Slowly, the tide let out complete;ly and Judge, John and I were stuck in a canoe on a creek with no water. We literally were stuck in miles of mud and grass. John and I tried to keep spirits high and have a positive attitude. The worst possible thing that would happen is that we’d have to spend the night out there and our parents would be worried… but at that point we weren’t in immediate danger, just ready to get back home. It literally felt like we were in a real corn maze. The paths would wind and turn, and we couldn’t see over the reeds to know where we were going or when we would be released.
Once, when my sister and I were in middle school I made her leave the dock and retrieve one of my crabbing pots that had got knocked off the line. My sister walked out to the trap and almost instantly got stuck in the fine sinking mud which is rubbed into rich ingredients by the tides every day. The more she struggled, the deeper she fell.
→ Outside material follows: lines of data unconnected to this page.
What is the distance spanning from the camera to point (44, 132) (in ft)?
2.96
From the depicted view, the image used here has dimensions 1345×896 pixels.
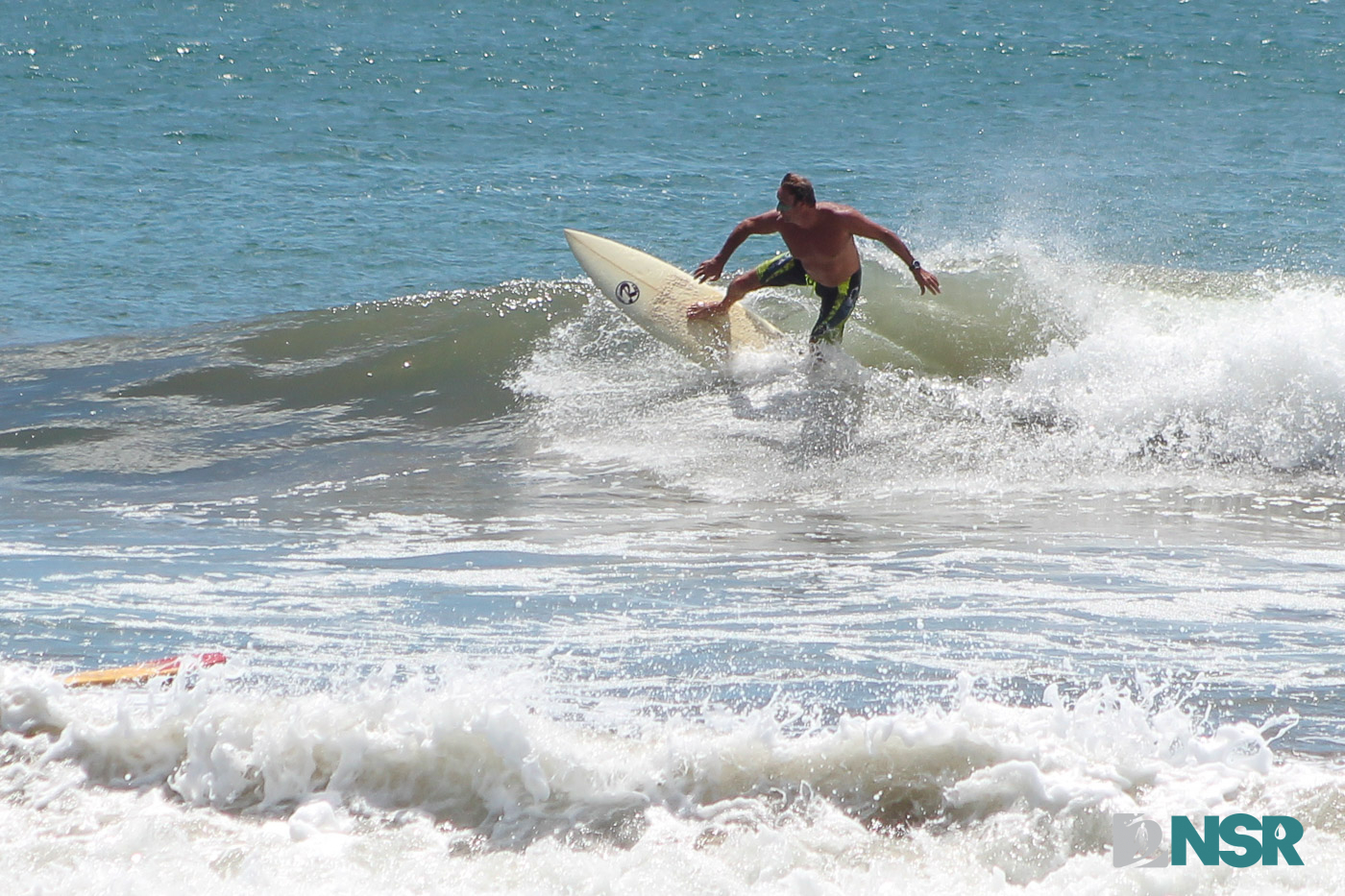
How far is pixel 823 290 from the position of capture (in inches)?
325

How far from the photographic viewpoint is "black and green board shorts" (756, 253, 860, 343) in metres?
8.21

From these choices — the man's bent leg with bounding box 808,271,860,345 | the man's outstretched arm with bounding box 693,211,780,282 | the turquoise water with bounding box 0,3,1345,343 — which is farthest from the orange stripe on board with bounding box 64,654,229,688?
the turquoise water with bounding box 0,3,1345,343

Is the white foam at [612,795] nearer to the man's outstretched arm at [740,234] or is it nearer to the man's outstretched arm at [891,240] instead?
the man's outstretched arm at [891,240]

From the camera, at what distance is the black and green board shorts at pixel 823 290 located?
821 cm

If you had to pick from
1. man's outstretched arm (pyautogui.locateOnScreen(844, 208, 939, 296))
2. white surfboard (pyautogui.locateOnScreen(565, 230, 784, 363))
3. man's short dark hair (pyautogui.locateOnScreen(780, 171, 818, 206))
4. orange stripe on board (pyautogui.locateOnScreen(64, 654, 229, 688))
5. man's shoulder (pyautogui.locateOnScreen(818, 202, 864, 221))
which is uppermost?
man's short dark hair (pyautogui.locateOnScreen(780, 171, 818, 206))

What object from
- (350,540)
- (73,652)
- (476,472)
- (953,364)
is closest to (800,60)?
(953,364)

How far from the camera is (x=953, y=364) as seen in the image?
9086 millimetres

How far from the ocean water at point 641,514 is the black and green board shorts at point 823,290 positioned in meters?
0.26

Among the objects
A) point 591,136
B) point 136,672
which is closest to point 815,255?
point 136,672

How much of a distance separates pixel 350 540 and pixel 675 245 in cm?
764

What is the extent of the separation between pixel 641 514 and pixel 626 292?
3092 millimetres

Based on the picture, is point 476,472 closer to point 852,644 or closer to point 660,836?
point 852,644

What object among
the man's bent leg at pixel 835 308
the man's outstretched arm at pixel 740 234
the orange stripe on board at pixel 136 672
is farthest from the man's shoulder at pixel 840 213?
the orange stripe on board at pixel 136 672

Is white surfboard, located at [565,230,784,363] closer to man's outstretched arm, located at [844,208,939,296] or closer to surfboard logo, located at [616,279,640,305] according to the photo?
surfboard logo, located at [616,279,640,305]
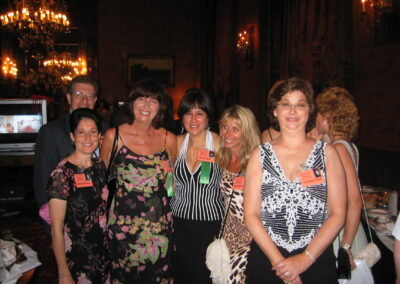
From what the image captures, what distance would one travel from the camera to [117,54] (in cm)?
1224

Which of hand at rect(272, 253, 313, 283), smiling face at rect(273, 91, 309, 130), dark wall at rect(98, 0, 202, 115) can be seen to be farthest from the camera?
dark wall at rect(98, 0, 202, 115)

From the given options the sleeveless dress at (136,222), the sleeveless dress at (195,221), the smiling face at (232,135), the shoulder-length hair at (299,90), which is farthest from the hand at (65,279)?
the shoulder-length hair at (299,90)

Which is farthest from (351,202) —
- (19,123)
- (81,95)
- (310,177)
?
(19,123)

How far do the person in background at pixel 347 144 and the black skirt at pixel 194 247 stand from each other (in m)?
0.81

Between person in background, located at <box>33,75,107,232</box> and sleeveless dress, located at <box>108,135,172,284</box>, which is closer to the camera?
sleeveless dress, located at <box>108,135,172,284</box>

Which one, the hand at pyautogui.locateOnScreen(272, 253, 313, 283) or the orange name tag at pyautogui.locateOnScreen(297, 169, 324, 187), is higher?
the orange name tag at pyautogui.locateOnScreen(297, 169, 324, 187)

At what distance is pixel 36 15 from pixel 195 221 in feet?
21.8

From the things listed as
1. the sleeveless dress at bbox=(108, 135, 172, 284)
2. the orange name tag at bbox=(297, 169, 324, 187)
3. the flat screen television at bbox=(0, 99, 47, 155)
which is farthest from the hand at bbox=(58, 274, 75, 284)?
the flat screen television at bbox=(0, 99, 47, 155)

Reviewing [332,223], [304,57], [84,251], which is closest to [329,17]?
[304,57]

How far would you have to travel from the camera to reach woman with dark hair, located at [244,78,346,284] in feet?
5.47

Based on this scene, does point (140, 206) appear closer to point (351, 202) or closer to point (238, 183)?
point (238, 183)

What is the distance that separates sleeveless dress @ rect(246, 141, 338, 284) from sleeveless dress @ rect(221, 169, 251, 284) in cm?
21

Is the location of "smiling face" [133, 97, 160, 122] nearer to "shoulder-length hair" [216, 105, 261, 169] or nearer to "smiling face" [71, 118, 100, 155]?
"smiling face" [71, 118, 100, 155]

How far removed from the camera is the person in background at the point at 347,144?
197 cm
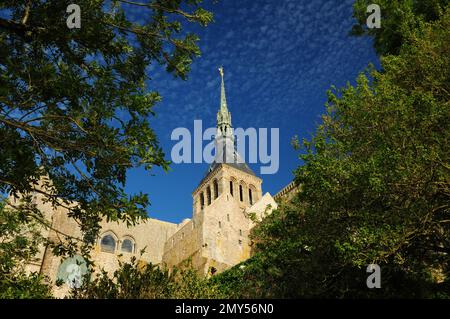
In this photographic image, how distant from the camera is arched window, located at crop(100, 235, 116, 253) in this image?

One lady at the dock, decided to call emergency services because the tide was rising and Kristen couldn’t get unstuck. 911. Finally, some bright man came down to the dock (Jesus? a scientist?) and told Kristen if she would disperse her body weight by falling back, that her legs would pop out and she only had to shimmy on all fours back to safety. This is a huge leap of faith to take when your legs are going father and farther into the mud. But Kristen, without much other choice, leaned back to place her head firmly against the mud and she popped out.
I knew this from years of being on Kiawah that if I got out of the canoe and dispersed my weight I could climb up to the top of the mud banks and reed to see where we needed to go. I called myself the “fiddler crab” and shimmied on all fours to the top of the mud bank and reeds. Somehow, I convinced John and Judge to lift the canoe and follow me through what seemed likes miles of mud to a new stream I could see in the distance.
This is where the fun adventure turned south and scary. John and Judge were such ballers hauling that canoe through the mud. They lef thteir weight on their knees and pulled it forever, while I the “fiddler” pushed on alone through the dirt to scout out what was ahead. Suddenly though, when we were close to the new creek I got a big slice in my finder from hidden oysters underneath the mud. This is another thing you quickly learn after you’ve visited Kiawah. You never can walk on the mud without shoes because at any moment you can hit an oyster bed and will be given a million little paper cuts all over your feet that will bleed li just a minute, but later become infected very quickly because the shells of oyster and mussels are full of bacteria. After the trip, John was sick for two days probably from the level of infection he got from the cuts.
In the middle of this stage of the adventure, Judge went on ahead from me to check out the island to see if we could maybe stay there until help came. All of us were bleeding and John and Judge were physically exhausted. Right in that moment, I gave up and refused to take one step forward. John came up to me and started singing to me. I started to pray and worship, and right in the midst of rock bottom we were able to put the canoe in the new creek which led us out to safety thirty minutes later.
We returned home to the dock to the voices of our freightened family. Dad had already contacted emergency services and the coastguard was putting together three boats to scan the marsh and ocean, before they called the helicopter to look for our bodies in the sea.
Right in the nick of time, when it was almots pitch dark, we made it back home to the dock.
John & Judge are now truly my heroes.